─── QUELLENAUSZUG ───

Dienstag, 23. Oktober 2012

Alejandro González Iñárritu: Mein Jahrhundertgenie, sein Gesamtwerk und seine Relevanz.


Alejandro González Iñárritu ist ein unbeschreibliches Genie, denn was man in seinen Filmen fühlt und innerlich erlebt ist eigentlich kaum in Worte zu fassen. Doch jedes Schweigen muss irgendwann gebrochen werden. Was macht ihn zu meiner absoluten Nummer eins, wenn es ums Filmemachen geht? Ist es nur das feel-bad in seinen movies, wie es das Volke in den Mund nimmt? Weit entfernt erscheint diese Ebene in der Tat nicht, denn wenn es um Iñárritu geht, geht es auch immer ums Verlieren, um einen Tiefpunkt und um Leben und Tod. Seine Erzählungen handeln  von Schicksalsschlägen, vom Leid und Schmerz, die in jedem Dasein mehr oder weniger dazugehören, uns das Leben immer wieder erschweren und uns wie spöttisch aus der Bahn werfen, als möge uns nichts gegönnt sein. Jeder kennt es. Jeder erlebt es. Iñárritus Filme mögen sicherlich das sein, was die Menschen „feel-bad“ nennen,  doch eigentlich ist es etwas viel bedeutenderes: Es ist unser Leben auf ehrlichster und wahrhaftigster Ebene. Unser Dasein, nur eben ohne Cuts.

Iñárritus Dramen sind wenig in sich selbst doppeldeutig oder interpretierfreudig verpackt wie zum Beispiel Dramen von David Lynch oder Tim Burtons meisterhafte Figurentiefe. Seine Filme lassen nur eine Deutung zu: Sie sind die Wahrheit, sie zeigen die Wahrheit und sie lassen uns genau diese Wahrheit verspüren. Es gibt hier kein vielleicht, sondern nur ein „So ist es. Punkt.“. Und mit so wenig wie der Realität schafft Iñárritu es, uns völlig zu erdrücken.

─── DATENTEIL ───

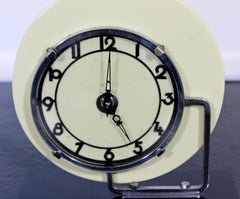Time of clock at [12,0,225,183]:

───

→ GESTELLTE AUFGABE: Schreibe aus dem Text über Alejandro González Iñárritu den Abschnitt von „Iñárritus Dramen sind“ bis einschließlich „völlig zu erdrücken.“ wortgetreu ab.

→ ANTWORT:
Iñárritus Dramen sind wenig in sich selbst doppeldeutig oder interpretierfreudig verpackt wie zum Beispiel Dramen von David Lynch oder Tim Burtons meisterhafte Figurentiefe. Seine Filme lassen nur eine Deutung zu: Sie sind die Wahrheit, sie zeigen die Wahrheit und sie lassen uns genau diese Wahrheit verspüren. Es gibt hier kein vielleicht, sondern nur ein „So ist es. Punkt.“. Und mit so wenig wie der Realität schafft Iñárritu es, uns völlig zu erdrücken.